Picture-based spatial questions:
--- start ---
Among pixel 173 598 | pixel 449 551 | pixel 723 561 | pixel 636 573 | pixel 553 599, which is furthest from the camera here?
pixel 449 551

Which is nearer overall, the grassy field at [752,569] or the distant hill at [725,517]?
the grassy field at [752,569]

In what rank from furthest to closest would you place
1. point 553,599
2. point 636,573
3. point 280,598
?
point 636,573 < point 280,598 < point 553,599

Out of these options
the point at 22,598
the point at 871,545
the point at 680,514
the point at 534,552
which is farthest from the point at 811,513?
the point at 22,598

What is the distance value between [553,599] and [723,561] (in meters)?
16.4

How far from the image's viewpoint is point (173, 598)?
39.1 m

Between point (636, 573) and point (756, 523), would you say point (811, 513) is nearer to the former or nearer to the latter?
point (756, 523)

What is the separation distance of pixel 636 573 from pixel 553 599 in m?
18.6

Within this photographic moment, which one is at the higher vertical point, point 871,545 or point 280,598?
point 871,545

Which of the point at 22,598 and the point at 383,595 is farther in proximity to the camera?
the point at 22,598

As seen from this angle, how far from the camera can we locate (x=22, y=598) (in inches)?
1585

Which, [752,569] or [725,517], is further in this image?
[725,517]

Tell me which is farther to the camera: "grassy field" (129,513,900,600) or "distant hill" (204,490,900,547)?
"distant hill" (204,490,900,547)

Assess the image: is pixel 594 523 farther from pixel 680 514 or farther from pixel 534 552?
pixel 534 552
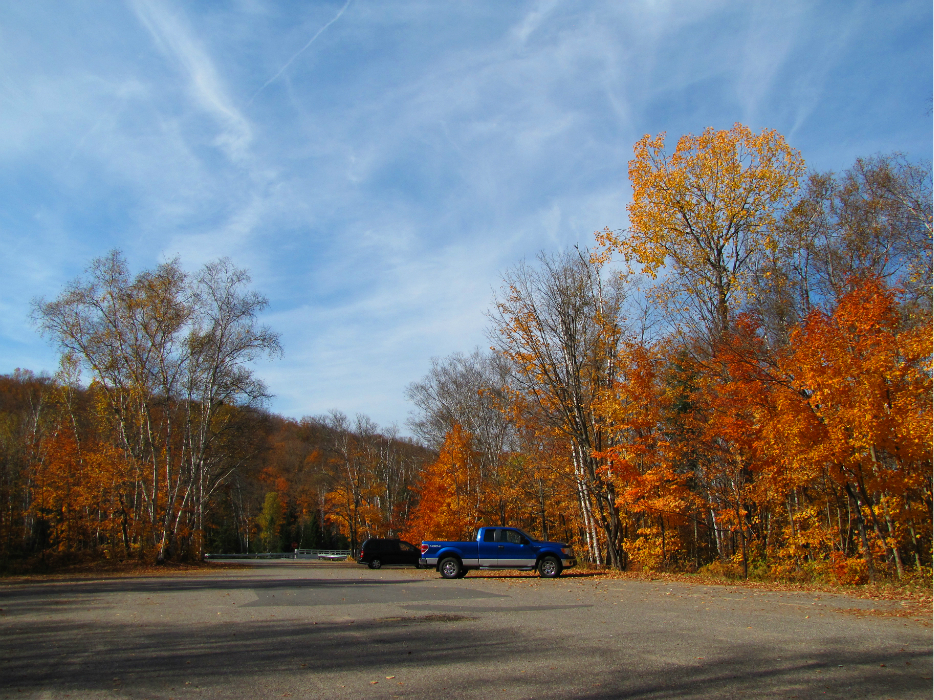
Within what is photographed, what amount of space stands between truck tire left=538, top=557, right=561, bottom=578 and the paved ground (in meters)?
7.72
--- end ---
● **Given problem**:
Please give again the part of the data that opens with the line containing "Which, [752,569] or" and runs through the end of the data, leaving out the pictures. Keep each request unchanged, but in the answers multiply every number (coordinates and distances) by 0.8, rounding halves up to the number of decimals that number originally had.

● **Correct response**:
Which, [752,569] or [725,517], is further in this image?
[580,414]

Tell me which is farther to the camera: "grassy field" (129,513,900,600) or "distant hill" (204,490,900,547)?
"distant hill" (163,392,720,438)

Assess the image: is pixel 594 523 farther from pixel 680 514 or farther from pixel 534 552?
pixel 427 442
Within what is photographed, what amount of space stands between truck tire left=538, top=557, right=561, bottom=578 and the paved ground (in meters)?
6.18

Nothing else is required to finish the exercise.